Brief descriptive text snippets:
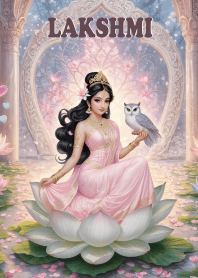 พระแม่ลักษมี สมหวังความรัก,รวยรุ่งเรือง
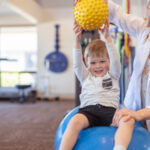 children's therapy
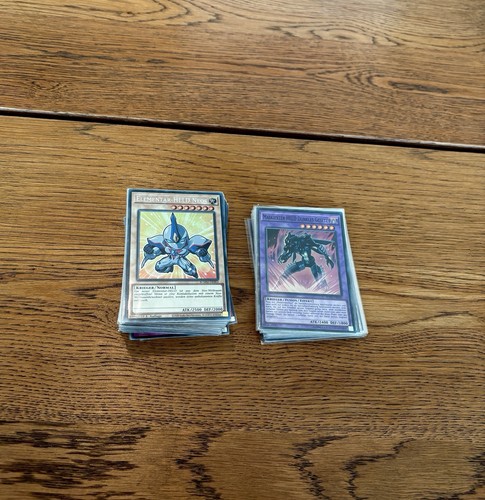 Yugioh komplettes held deck - yugioh,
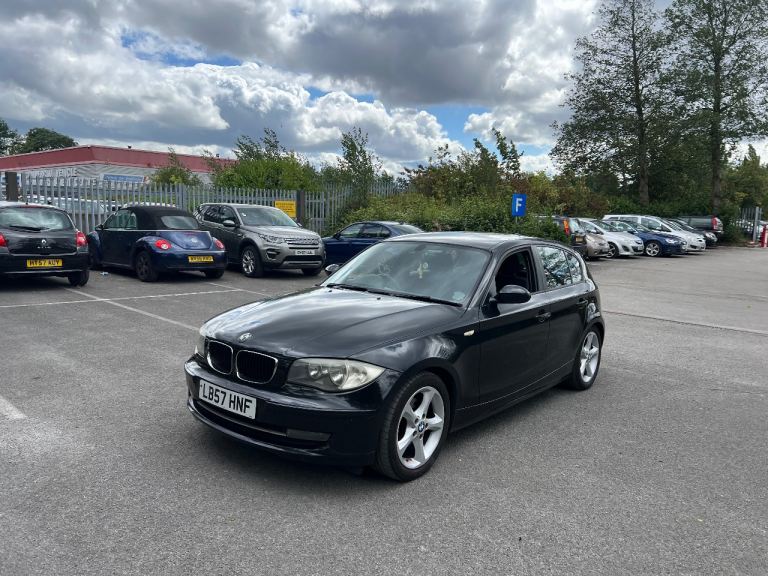 BMW, 1 SERIES, Hatchback, 2008, Semi-Auto, 1995 (cc), 5 doors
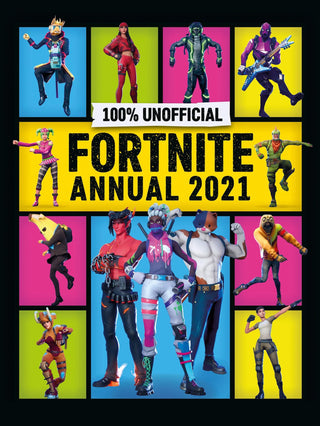 Unofficial Fortnite Annual 2021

* Exercise objective *
Please copy the text of each record above word for word, leaving out the pictures.

* Written reply *
 พระแม่ลักษมี สมหวังความรัก,รวยรุ่งเรือง
 children's therapy
 Yugioh komplettes held deck - yugioh,
 BMW, 1 SERIES, Hatchback, 2008, Semi-Auto, 1995 (cc), 5 doors
 Unofficial Fortnite Annual 2021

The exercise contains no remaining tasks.